Stored records ::
________________

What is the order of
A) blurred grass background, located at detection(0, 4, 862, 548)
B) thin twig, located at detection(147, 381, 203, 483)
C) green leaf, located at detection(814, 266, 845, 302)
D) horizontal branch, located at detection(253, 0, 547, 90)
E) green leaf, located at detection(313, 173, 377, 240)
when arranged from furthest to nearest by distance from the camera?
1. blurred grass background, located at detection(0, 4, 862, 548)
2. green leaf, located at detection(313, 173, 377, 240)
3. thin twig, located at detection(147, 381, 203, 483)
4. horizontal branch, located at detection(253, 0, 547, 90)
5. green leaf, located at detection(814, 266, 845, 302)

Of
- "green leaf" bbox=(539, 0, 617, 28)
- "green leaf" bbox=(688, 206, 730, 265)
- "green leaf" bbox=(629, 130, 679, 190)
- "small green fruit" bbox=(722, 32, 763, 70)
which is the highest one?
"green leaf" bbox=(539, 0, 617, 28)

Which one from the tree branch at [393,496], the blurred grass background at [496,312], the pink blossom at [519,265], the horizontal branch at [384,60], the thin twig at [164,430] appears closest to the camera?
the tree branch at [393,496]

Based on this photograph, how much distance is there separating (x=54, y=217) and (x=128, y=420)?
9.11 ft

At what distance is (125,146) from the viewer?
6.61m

________________

Copy out every one of the entries above word for word, keeping each line and its punctuation unchanged.

COMPLETED TASK ::
What is the order of
A) blurred grass background, located at detection(0, 4, 862, 548)
B) thin twig, located at detection(147, 381, 203, 483)
C) green leaf, located at detection(814, 266, 845, 302)
D) horizontal branch, located at detection(253, 0, 547, 90)
E) green leaf, located at detection(313, 173, 377, 240)
when arranged from furthest to nearest by distance from the camera?
1. blurred grass background, located at detection(0, 4, 862, 548)
2. green leaf, located at detection(313, 173, 377, 240)
3. thin twig, located at detection(147, 381, 203, 483)
4. horizontal branch, located at detection(253, 0, 547, 90)
5. green leaf, located at detection(814, 266, 845, 302)

Of
- "green leaf" bbox=(539, 0, 617, 28)
- "green leaf" bbox=(688, 206, 730, 265)
- "green leaf" bbox=(629, 130, 679, 190)
- "small green fruit" bbox=(722, 32, 763, 70)
which is the highest one?
"green leaf" bbox=(539, 0, 617, 28)

Which one from the tree branch at [393,496], the blurred grass background at [496,312], the pink blossom at [519,265], the horizontal branch at [384,60], the thin twig at [164,430] appears closest to the camera?
the tree branch at [393,496]

Based on this photograph, how much distance is there separating (x=54, y=217) and (x=128, y=420)?
9.11 ft

At what distance is (125,146) from the viewer?
6.61m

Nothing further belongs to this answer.